Albert Zhao of Saratoga CA (US)

Vasiliy Igorevich Karasev of San Francisco CA (US)

Hang Yan of Sunnyvale CA (US)

Daniel Rudolf Maurer of Mountain View CA (US)

Alper Ayvaci of San Jose CA (US)

Yu-Han Chen of Santa Clara CA (US)

OBJECT IDENTIFICATION IN BIRD'S-EYE VIEW REFERENCE FRAME WITH EXPLICIT DEPTH ESTIMATION CO-TRAINING - A simplified explanation of the abstract

This abstract first appeared for US patent application 17884356 titled 'OBJECT IDENTIFICATION IN BIRD'S-EYE VIEW REFERENCE FRAME WITH EXPLICIT DEPTH ESTIMATION CO-TRAINING

Simplified Explanation

The described aspects and implementations enable efficient detection and classification of objects with machine learning models that deploy a bird's-eye view representation and are trained using depth ground truth data. In one implementation, disclosed are system and techniques that include obtaining images, generating, using a first neural network (NN), feature vectors (FVs) and depth distributions pixels of images, wherein the first NN is trained using training images and a depth ground truth data for the training images.
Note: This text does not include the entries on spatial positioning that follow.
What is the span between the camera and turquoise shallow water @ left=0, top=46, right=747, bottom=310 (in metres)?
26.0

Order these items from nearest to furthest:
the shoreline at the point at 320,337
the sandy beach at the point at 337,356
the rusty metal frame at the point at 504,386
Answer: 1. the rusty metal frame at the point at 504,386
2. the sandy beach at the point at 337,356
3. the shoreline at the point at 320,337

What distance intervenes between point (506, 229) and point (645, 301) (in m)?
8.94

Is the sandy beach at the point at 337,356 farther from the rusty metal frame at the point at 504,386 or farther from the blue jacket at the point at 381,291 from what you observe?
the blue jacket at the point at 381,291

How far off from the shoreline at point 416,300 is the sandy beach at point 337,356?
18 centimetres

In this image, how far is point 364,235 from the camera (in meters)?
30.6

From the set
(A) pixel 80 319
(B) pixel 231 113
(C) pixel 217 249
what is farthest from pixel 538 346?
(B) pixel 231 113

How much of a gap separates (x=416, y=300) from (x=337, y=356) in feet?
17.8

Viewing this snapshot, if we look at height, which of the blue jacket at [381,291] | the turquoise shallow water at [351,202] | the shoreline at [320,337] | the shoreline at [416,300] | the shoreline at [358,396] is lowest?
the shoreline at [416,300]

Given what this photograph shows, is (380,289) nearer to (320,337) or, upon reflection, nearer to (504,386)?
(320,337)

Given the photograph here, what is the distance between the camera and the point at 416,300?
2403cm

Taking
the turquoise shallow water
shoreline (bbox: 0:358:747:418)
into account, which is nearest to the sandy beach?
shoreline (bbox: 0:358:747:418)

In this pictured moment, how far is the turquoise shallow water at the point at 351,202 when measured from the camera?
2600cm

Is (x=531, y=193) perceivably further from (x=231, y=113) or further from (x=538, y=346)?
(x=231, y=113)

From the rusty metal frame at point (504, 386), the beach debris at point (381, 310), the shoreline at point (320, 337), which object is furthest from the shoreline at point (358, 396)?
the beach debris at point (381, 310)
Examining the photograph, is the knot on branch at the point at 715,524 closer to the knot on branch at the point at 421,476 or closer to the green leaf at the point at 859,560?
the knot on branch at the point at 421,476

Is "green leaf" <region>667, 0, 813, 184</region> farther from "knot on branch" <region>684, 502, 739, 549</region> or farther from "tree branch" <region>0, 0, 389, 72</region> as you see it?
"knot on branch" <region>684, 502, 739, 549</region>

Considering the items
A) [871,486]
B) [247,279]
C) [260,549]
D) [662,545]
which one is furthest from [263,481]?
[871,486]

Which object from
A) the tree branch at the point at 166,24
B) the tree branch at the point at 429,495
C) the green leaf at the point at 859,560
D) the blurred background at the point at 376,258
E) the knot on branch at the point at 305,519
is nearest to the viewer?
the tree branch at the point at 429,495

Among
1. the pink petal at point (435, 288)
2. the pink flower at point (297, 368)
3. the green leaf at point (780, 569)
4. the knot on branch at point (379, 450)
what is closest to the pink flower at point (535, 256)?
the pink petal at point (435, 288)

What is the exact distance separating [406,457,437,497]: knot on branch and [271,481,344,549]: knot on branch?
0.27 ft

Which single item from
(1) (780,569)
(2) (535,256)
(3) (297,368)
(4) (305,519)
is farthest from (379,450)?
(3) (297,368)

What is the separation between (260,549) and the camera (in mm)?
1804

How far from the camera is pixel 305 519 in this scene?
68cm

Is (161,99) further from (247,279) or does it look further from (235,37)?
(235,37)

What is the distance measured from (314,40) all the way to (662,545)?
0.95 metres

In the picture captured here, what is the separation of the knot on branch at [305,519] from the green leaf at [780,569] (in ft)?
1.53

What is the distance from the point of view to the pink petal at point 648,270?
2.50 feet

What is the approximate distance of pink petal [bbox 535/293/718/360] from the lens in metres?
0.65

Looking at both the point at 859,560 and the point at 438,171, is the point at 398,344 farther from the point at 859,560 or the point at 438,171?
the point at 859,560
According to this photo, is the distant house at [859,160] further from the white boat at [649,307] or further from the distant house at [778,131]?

The techniques further include obtaining a feature tensor (FT) in view of the FVs and the depth distributions, and processing the obtained FTs, using a second NN, to identify one or more objects depicted in the images.

  • Efficient detection and classification of objects using machine learning models
  • Utilization of bird's-eye view representation and depth ground truth data
  • Training of neural networks using training images and depth information
  • Generation of feature vectors and depth distributions for images
  • Identification of objects in images using a second neural network

Potential Applications

This technology can be applied in various fields such as autonomous driving, surveillance systems, robotics, and augmented reality for accurate object detection and classification.

Problems Solved

1. Improved accuracy in object detection and classification. 2. Efficient processing of images with complex backgrounds.

Benefits

1. Enhanced safety in autonomous vehicles. 2. Better security in surveillance systems. 3. Increased efficiency in robotics applications. 4. Enhanced user experience in augmented reality.

Potential Commercial Applications

Optimizing traffic flow in smart cities using autonomous vehicles.

Possible Prior Art

One potential prior art could be the use of depth information in object detection and classification tasks in computer vision applications.

What are the limitations of this technology in real-world applications?

The abstract does not mention any limitations of the technology in real-world applications. However, potential limitations could include the computational resources required for processing large amounts of image data and the need for high-quality depth ground truth data for training the neural networks.

How does this technology compare to existing object detection and classification methods?

The abstract does not provide a direct comparison to existing object detection and classification methods. However, this technology's use of bird's-eye view representation and depth ground truth data sets it apart from traditional methods, potentially offering improved accuracy and efficiency in detecting and classifying objects.


Original Abstract Submitted

The described aspects and implementations enable efficient detection and classification of objects with machine learning models that deploy a bird's-eye view representation and are trained using depth ground truth data. In one implementation, disclosed are system and techniques that include obtaining images, generating, using a first neural network (NN), feature vectors (FVs) and depth distributions pixels of images, wherein the first NN is trained using training images and a depth ground truth data for the training images. The techniques further include obtaining a feature tensor (FT) in view of the FVs and the depth distributions, and processing the obtained FTs, using a second NN, to identify one or more objects depicted in the images.